Château du Rivau: The Crusader

Rising from farmland a bit off the beaten tourist path is the Château du Rivau, a small but historically significant medieval castle about an hour’s drive southwest of Tours. Built in 1420, in the waning days of the Hundred Years’ War, the castle and stables became famous for the quality of the warhorses bred and trained there, so much so that Joan of Arc visited in 1429 to acquire horses for her troops before riding in to end the nearly year-long British siege of Orléans.

Under the stewardship of the venerated Beauvau family, Rivau continued to supply horses to the royal family throughout the Renaissance; the castle’s enormous stables, which date back to 1510, were built by François de Beauvau, a captain of King François I (who brought Leonardo da Vinci to live in Amboise just a few years later). The château remained in the family until the end of the 18th-century and then, as with so many of the castles in the region, changed hands a number of times and had fallen into serious disrepair by the early 1990s. The Laigneau family acquired the property in 1992 and embarked on a meticulous 18-year restoration of the castle both as a museum/historic site and a private residence (the family lives in the castle part-time). While the structural upgrades to the castle are historically accurate, the château and estate are infused with a sense of whimsy and modernity. The surrounding gardens and woodlands (presided over by five extremely vocal peacocks) are filled with modern sculptures and children’s play areas, and the public rooms of the castle display a fascinating mix of period-appropriate furnishings mixed with commissioned contemporary art that pays homage to the castle and its history.
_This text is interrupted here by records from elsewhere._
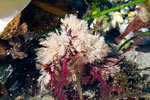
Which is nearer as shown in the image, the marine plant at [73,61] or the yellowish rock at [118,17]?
the marine plant at [73,61]

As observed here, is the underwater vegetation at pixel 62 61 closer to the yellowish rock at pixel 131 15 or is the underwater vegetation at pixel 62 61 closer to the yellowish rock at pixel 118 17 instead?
the yellowish rock at pixel 118 17

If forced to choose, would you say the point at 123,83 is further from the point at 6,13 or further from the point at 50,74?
the point at 6,13

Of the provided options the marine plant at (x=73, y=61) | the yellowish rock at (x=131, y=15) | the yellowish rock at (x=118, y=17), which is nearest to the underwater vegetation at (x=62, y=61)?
the marine plant at (x=73, y=61)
The most recent stage of restoration has converted a section of the stables into seven luxury guest rooms, which opened in September 2018. With so few rooms, it’s necessary to book fairly far in advance, but it’s a perfect opportunity to fulfill the fantasy of sleeping in a castle.

How to See It

The larger towns of the Loire Valley are served by fairly frequent trains from Paris, but since many are in the middle of large estates outside of their associated towns, it’s best to rent a car if you want to tour on your own schedule. For those who prefer a bit more structure and service, many local travel agencies offer tours of the region. Val de Loire Travel is a good place to start for group and private tour services. For a slower touring pace, or if you need to work off the decadent French meals, the valley is crisscrossed by an extensive network of safe, well-marked bicycle lanes.

Why Go Now

The Loire Valley, like Paris, is pretty much always a good idea, but 2019 is even better, as the entire region is collaborating on multifaceted cultural events and exhibitions throughout the year to celebrate the 500th anniversary of the French Renaissance. A comprehensive guide can be found here.

Getting There

The Loire Valley is very handy to Paris, and numerous cities offer nonstop service at reasonable fares throughout the year. Budget carrier Norwegian Air continues to be a leader in affordable trips abroad; recently they have expanded their service to Paris, with September and October fares under $400 from several East Coast cities, and $500 from the West Coast, with prices dipping even lower in the winter. Norwegian is noted for having one of the newest fleets in the business, and surprisingly comfortable economy seats. But travelers should keep in mind that, as with most economy fares, extra costs (choosing a seat before check-in, checked bags, on-board meals) add up quickly. In addition, Norwegian does not allow self-service check-in (online or at airport kiosks) for direct flights between the U.S. and Europe, so even if you’re not checking a bag, you will have to stand in the full check-in line in order to receive a boarding pass, so be sure to allot enough time before your flight.